AANGELEVERDE TEKST:
┄┄┄┄┄┄┄┄┄┄┄┄┄┄┄┄┄┄┄┄

Column – Naar de kerk; moet dat nou leuk zijn?
Deze blog werd ook gepubliceerd op theologie.nl, een site van KOKBoekencentrum
‘Gebeurt er nog iets?‘ was de titel van een boekje van ir J. van der Graaf dat ik jaren geleden kocht, maar nooit helemaal gelezen heb. Ondertussen is de titel sprekend en in combinatie met het thema ‘Zonder kerkgang ben je verloren‘ van het laatste nummer van Kontekstueel roept dat bij mij een heleboel vragen op.
Want wat moet ik in die kerk? Is dat dan de enige reden nog, waarom ik naar de kerk zou gaan (om Van Ruler te parafraseren; bij hem leerde ik gelukkig andere dingen); dat ik dan verloren ga? Nee, verloren ga je niet per definitie, begint het redactief, maar als je eenmaal uit de kerk stapt – leert de ervaring – is dat het begin van het einde zonder God. Zo; daar kun je het dan mee doen.
En dan toch weer die dringende vraag: gebeurt er eigenlijk wel iets in die kerk? Want laat ik eerlijk zijn: net als mijn tijdgenoten – die veelal niet (meer) in de kerk komen – wil ik graag vermaakt worden; er moet wel wat gebeuren dat mij boeit; dat mij in beweging brengt. En eerlijk gezegd verveel ik me soms stierlijk in de kerk; als de bezieling in de preek ontbreekt; als steeds maar dezelfde uitsnede uit de psalmen wordt gezongen (met tegenwoordig – jawel – af en toe zelfs een lied); als dezelfde opeenvolging van oude gewoontes wordt herhaald; waarvan ondertussen bijna niemand meer echt iets begrijpt. Het kan zo aan de oppervlakte blijven hangen in de kerk en in mijn hart! Wat dat betreft ben ik het hartgrondig eens met wat H.J. Maat daarover in zijn artikel schrijft.
Met Prof. F.G. Immink en met zijn bijdrage ‘Gebeurt er wel iets?‘ kan ik wat minder uit de voeten. Het zal liggen aan het taalveld dat hij gebruikt (te theologisch; teveel riekend naar restauratie van vergane glorie). Mijn ervaring is dat het heilige toch meer gebeurt buiten dan binnen de eredienst en liturgie. Dat zal er alles mee te maken hebben dat ik me onder het oude stempel vandaan heb moeten wurmen; en dat het met dat wurmen niet altijd zachtzinnig is gegaan. Het zal ook te maken hebben met mijn karakter dat zich laaft aan verandering. Of zal het liggen aan mijn moderne mensenziel die doodgeslagen door beeld en twitter niet anders meer kan verwerken dan korte of beeldende tekst?

┄┄┄┄┄┄┄┄┄┄┄┄┄┄┄┄┄┄┄┄

OEFENGEGEVENS:
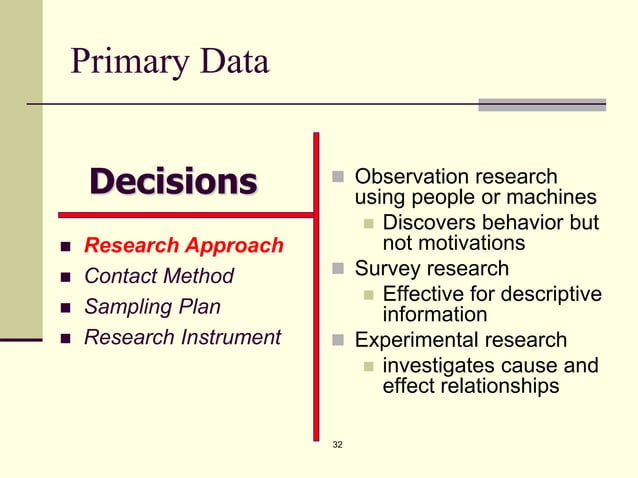 Primary Data

Decisions

- Research Approach
- Contact Method
- Sampling Plan
- Research Instrument

- Observation research using people or machines
  - Discovers behavior but not motivations
- Survey research
  - Effective for descriptive information
- Experimental research
  - investigates cause and effect relationships

32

┄┄┄┄┄┄┄┄┄┄┄┄┄┄┄┄┄┄┄┄

OPDRACHT: Schrijf de column over kerkgang verder, te beginnen direct na de laatste zin.

ANTWOORD:
Laat ik het maar zo kort houden als ik het voel: wat een onzin! Hoewel niet dagelijks, spreekt de Bijbel nog steeds tot mijn verbeelding. En hoewel ik terugschrik voor de dikte van ‘Een seculiere tijd‘ van Charles Taylor – laat ik wel eerlijk blijven – ben ik gewend om dikke boeken te lezen en blijven ze me boeien. Dat is het niet. Want in tweets kan ik niet uitdrukken wat ik echt kwijt wil en op twitter ben ik nog niemand tegengekomen die dat wel lukt; structureel. Er wordt – ook op mijn eigen blog – nog veel geschreven en uitgebreid uitgeweid. Dat is het allemaal niet. Dat is kijken naar de verschijnselen en een paar verschijnselen uit willen roeien om de wortel weg te halen van het probleem (of – zoals ik dat ooit las bij Hubert L. Dreyfus in een heel ander verband – klimmen in een boom om over te kunnen stappen op de maan). Dat werkt niet. En diep in ons hart weten we dat allemaal; soms weggestopt, maar toch.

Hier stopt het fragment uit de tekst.